Anonymous Anonymous said...

This comment has been removed by a blog administrator.

2:14 am  
Anonymous Anonymous said...

i think she clearly defined moderation --it's the opposite of extremism in religion, like the takfiri peoples and the point to which al azhar goes to censor 'offensive' material. why don't you read it again?

2:23 am  
Anonymous Anonymous said...

sigh...a reasonably liberal Muslim women, just what the west and the world need, is exposed as a mere member of the 'moral police'.


thanks for deleting my post since it was 'offensive' to you. I guess you wouldn't be much of a proponent of free speech in Egypt now would you?

2:37 am  
Blogger Y. Amin said...

There is a huge difference between freedom of speech and insults. I do not remove posts, but I resent people being insulted on MY blog. There is a minimum amount of "adab" necessary for a civilised discourse!

9:21 am  
Blogger Y. Amin said...

wa alaykum as salaam

I believe that censorship is weakness, intellectual bankruptcy even, it renders the situation static and deprives it of a healthy debate. I think it is far better to rebut a book by explaining why it is deemed offensive, and provide the other side to it, rather than ban it altogether or burn it and declare the author a kafir. Even the Qur'an allows for discussion and debate in matters of religion: [16.125] Call to the way of your Lord with wisdom and goodly exhortation, and have disputations with them in the best manner...

I hardly think that the best of manners would be to declare someone a kafir, burn his/her books, silence him/her (in whichever way – all the way to death!) Because at the end nobody can make up anybody else's mind once it is set and at the end they should just let them be. [22.68] And if they contend with you, say: Allah best knows what you do.

People should be allowed to read both sides and make up their own minds. Moderation in my view is to follow [2.256] "There is no compulsion in religion." With all which that entails. I do not want anybody to force his/her/their version of religion down my throat in any shape or form, even if it is in the shape of preventing me from reading something he/she/they deem as dangerous or unislamic, or down anyone else's throat for that matter.

The habit of defining what is right and what is wrong or to force people towards a certain behaviour is what I think is fundamentalism, because definitions are not necessarily the same, specially with abstract concepts such as religion. It all boils down to a matter of faith and one's own personal relationship with God, as well as one's own interpretation of the divine message. While I believe that the Qur'an is full of general concepts such as compassion and "adab" others prefer to stick more to the literal words.

I do not seriously think that moderation needs to be defined. People know in general what "being good" is all about, don't kill, don't lie, be helpful, be faithful etc etc. That's what ALL religions say and that's what moderation is, namely to ensure that basic human aspects like being loving, helpful, compassionate, understanding, not insulting, etc. etc. are applied. That's where moderation comes from and that's where humanity is manifested and protected.

Finally each person's belief is their own and nobody has the right to make claims about what is in someone else's heart, that is only known to God. [3.29] & [16.23] & [64.4]

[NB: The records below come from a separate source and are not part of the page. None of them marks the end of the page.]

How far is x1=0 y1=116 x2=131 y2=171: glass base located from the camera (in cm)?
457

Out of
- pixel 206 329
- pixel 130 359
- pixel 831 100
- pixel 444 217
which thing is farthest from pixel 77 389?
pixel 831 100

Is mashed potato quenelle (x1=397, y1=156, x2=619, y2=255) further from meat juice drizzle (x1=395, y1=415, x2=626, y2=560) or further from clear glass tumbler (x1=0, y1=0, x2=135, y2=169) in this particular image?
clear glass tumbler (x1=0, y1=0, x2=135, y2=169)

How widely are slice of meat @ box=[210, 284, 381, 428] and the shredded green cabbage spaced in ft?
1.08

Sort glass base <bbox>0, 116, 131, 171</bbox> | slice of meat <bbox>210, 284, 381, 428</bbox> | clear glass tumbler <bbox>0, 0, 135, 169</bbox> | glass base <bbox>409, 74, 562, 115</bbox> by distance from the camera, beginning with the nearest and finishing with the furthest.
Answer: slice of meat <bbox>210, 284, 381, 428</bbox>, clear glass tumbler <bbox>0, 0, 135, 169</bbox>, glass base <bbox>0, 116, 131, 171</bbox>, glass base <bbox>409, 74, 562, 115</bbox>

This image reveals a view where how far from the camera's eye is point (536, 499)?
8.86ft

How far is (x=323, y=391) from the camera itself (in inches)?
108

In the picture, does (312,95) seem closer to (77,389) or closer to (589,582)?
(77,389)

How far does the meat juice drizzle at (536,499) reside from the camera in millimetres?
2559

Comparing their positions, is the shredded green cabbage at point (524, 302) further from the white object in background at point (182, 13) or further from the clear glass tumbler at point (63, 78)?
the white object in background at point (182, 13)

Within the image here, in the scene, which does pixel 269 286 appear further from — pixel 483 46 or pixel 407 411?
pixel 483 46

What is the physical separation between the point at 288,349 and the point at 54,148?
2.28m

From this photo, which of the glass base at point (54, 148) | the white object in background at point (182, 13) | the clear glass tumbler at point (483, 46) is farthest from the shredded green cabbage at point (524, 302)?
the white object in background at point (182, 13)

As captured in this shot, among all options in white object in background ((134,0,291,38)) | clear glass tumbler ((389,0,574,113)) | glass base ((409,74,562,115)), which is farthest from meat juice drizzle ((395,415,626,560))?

Muslim concerns against increasing materialism, decadence, secularism or increased social freedoms can still be addressed without censorship of anybody who does not agree. And by the way social freedom and sexual freedom are not synonyms, they are totally different! And censorship can never be a natural manifestation of social grievances. The prophet did not force his religion on the Kafirs and said [109.6] You shall have your religion and I shall have my religion.

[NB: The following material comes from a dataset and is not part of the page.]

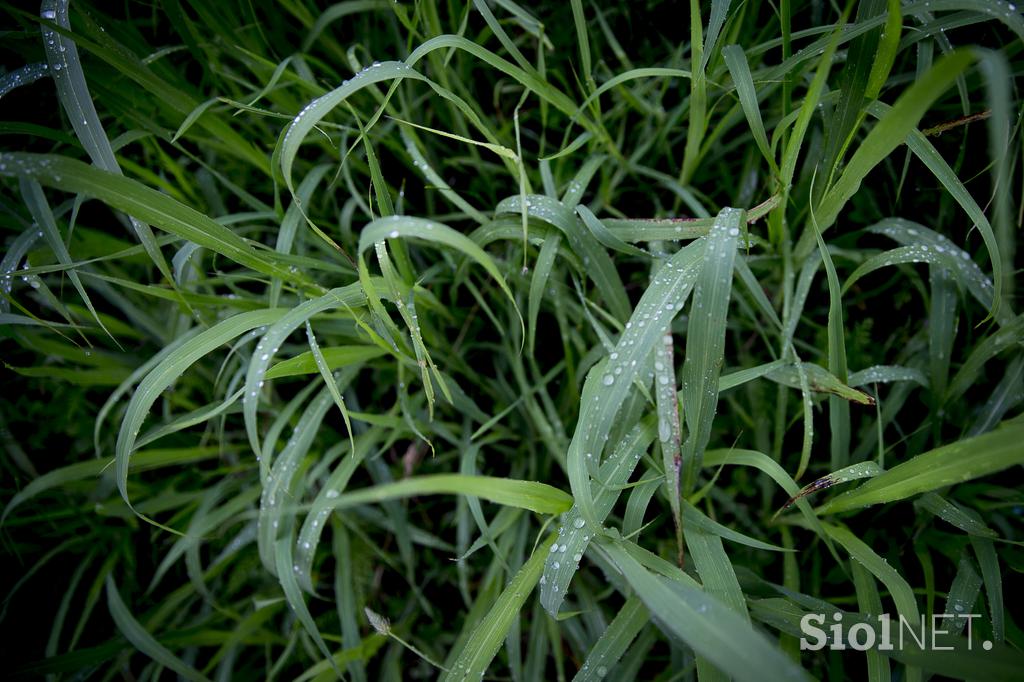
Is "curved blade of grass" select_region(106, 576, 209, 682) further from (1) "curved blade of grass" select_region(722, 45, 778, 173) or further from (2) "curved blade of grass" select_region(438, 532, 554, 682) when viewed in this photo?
(1) "curved blade of grass" select_region(722, 45, 778, 173)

So there is really NO defence for the actions of such severe censorship that costs people their lives. And I do not believe that Islam needs protection, or at least not in this shape and form.

12:32 pm  
Anonymous Anonymous said...

hey, i saw on another post that you criticized maududi, qutb and al banna, among others as taking the ummah back on a "u-turn".

just curious, what's your problem with them? i thought al banna did a lot for Egypt-rescuing it from the grasp of foreign culture and thought, reviving Islam and ended giving his life for it.